Spending as a percentage of GDP
Margaret Thatcher
- As a percentage of Gross Domestic Product (GDP), public spending was cut from 44.6 per cent at the start of the Thatcher Years to 39.4 per cent at their end.
- The decrease was more precipitous in the four years from 1984-85 to 1988-89, when spending as a percentage of GDP fell by 8.6 percentage points.
- This latter decrease was due to a combination of post-1985 spending cuts and strong economic growth in the later years of the 1980s. In the years between 1984 and 1988, GDP grew by an average of 4.7 per cent a year.
The Coalition
- The Office for Budget Responsibility (OBR) forecasts that public spending will fall from 47.4 per cent of GDP in 2009-10 to 40.5 per cent in 2015-16. That is, a drop of 6.9 percentage points.

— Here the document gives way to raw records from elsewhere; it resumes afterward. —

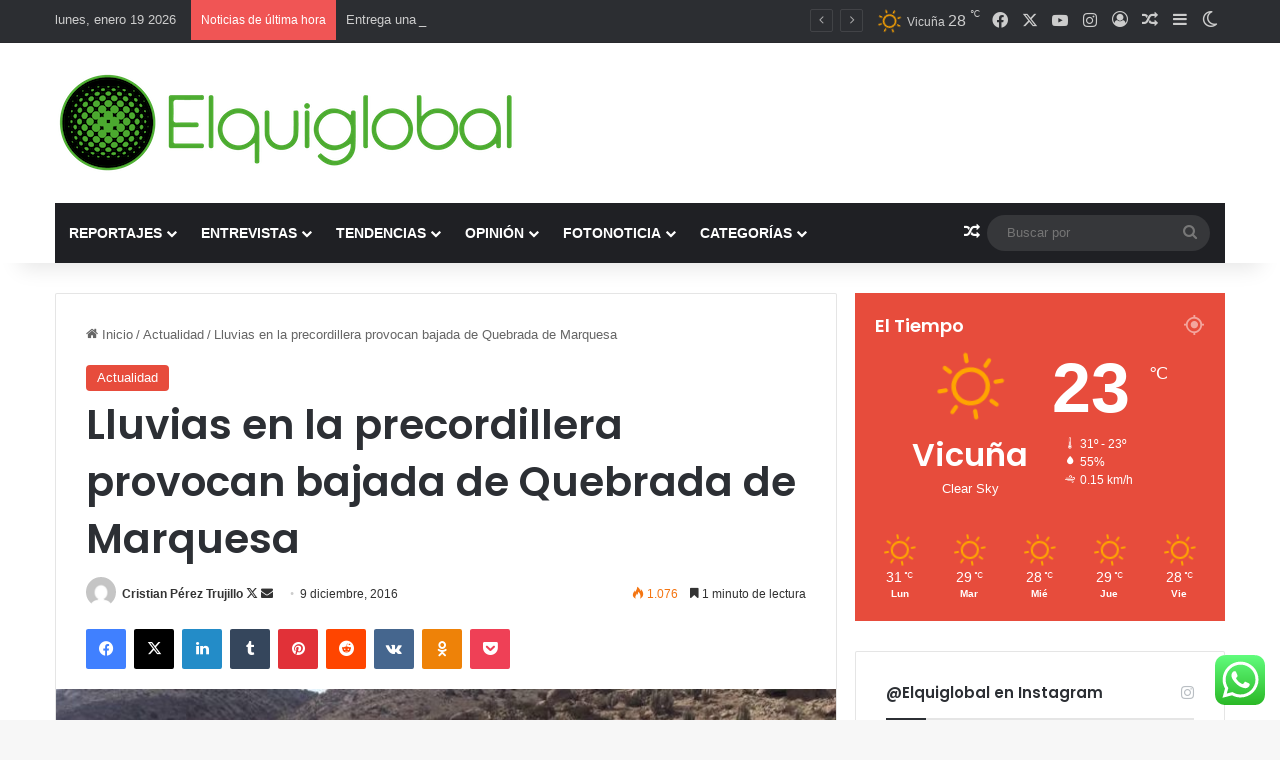

--- FILE ---
content_type: text/html; charset=utf-8
request_url: https://accounts.google.com/o/oauth2/postmessageRelay?parent=https%3A%2F%2Fwww.elquiglobal.cl&jsh=m%3B%2F_%2Fscs%2Fabc-static%2F_%2Fjs%2Fk%3Dgapi.lb.en.OE6tiwO4KJo.O%2Fd%3D1%2Frs%3DAHpOoo_Itz6IAL6GO-n8kgAepm47TBsg1Q%2Fm%3D__features__
body_size: 167
content:
<!DOCTYPE html><html><head><title></title><meta http-equiv="content-type" content="text/html; charset=utf-8"><meta http-equiv="X-UA-Compatible" content="IE=edge"><meta name="viewport" content="width=device-width, initial-scale=1, minimum-scale=1, maximum-scale=1, user-scalable=0"><script src='https://ssl.gstatic.com/accounts/o/2580342461-postmessagerelay.js' nonce="CMz4f5ldBFAQS-rHGNUEAw"></script></head><body><script type="text/javascript" src="https://apis.google.com/js/rpc:shindig_random.js?onload=init" nonce="CMz4f5ldBFAQS-rHGNUEAw"></script></body></html>

--- FILE ---
content_type: text/html; charset=utf-8
request_url: https://www.google.com/recaptcha/api2/aframe
body_size: 267
content:
<!DOCTYPE HTML><html><head><meta http-equiv="content-type" content="text/html; charset=UTF-8"></head><body><script nonce="qzj7h3A_Nrots-M8qGZ32A">/** Anti-fraud and anti-abuse applications only. See google.com/recaptcha */ try{var clients={'sodar':'https://pagead2.googlesyndication.com/pagead/sodar?'};window.addEventListener("message",function(a){try{if(a.source===window.parent){var b=JSON.parse(a.data);var c=clients[b['id']];if(c){var d=document.createElement('img');d.src=c+b['params']+'&rc='+(localStorage.getItem("rc::a")?sessionStorage.getItem("rc::b"):"");window.document.body.appendChild(d);sessionStorage.setItem("rc::e",parseInt(sessionStorage.getItem("rc::e")||0)+1);localStorage.setItem("rc::h",'1768819214973');}}}catch(b){}});window.parent.postMessage("_grecaptcha_ready", "*");}catch(b){}</script></body></html>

- The decrease is fairly steady, at 1.2 percentage points a year on average, although there is set to be very little reduction this year (2012-13).
- This is despite weaker economic growth than Thatcher enjoyed in the mid- to late-1980s. In March, the OBR forecast average annual growth of 1.9 per cent under the Coalition — and that will almost certainly be lower in their next forecast in December.
The structural deficit
Margaret Thatcher
- Baroness Thatcher inherited a structural deficit (i.e. the deficit that would persist even if the economy was operating at full potential) of 4.8 per cent of GDP, which she had eliminated by 1982.
- The biggest tightening occurred in 1981-82, when a structural deficit of 3.4 per cent of GDP was replaced by a surplus of 1.5 per cent. This remarkable leap was brought about by the 1981 Budget which raised taxes and lowered spending growth as part of the Government’s efforts to tackle rampant inflation.
- After 1982, the structural deficit increased reasonably steadily, to 2.6 per cent of GDP in 1989-90.
The Coalition
- The Coalition inherited a structural deficit of 8.9 per cent of GDP.
- According to the OBR, the Coalition is reducing it steadily — by an average of 1.2 percentage points a year — and it will be down to 1.9 per cent of GDP by 2015-16.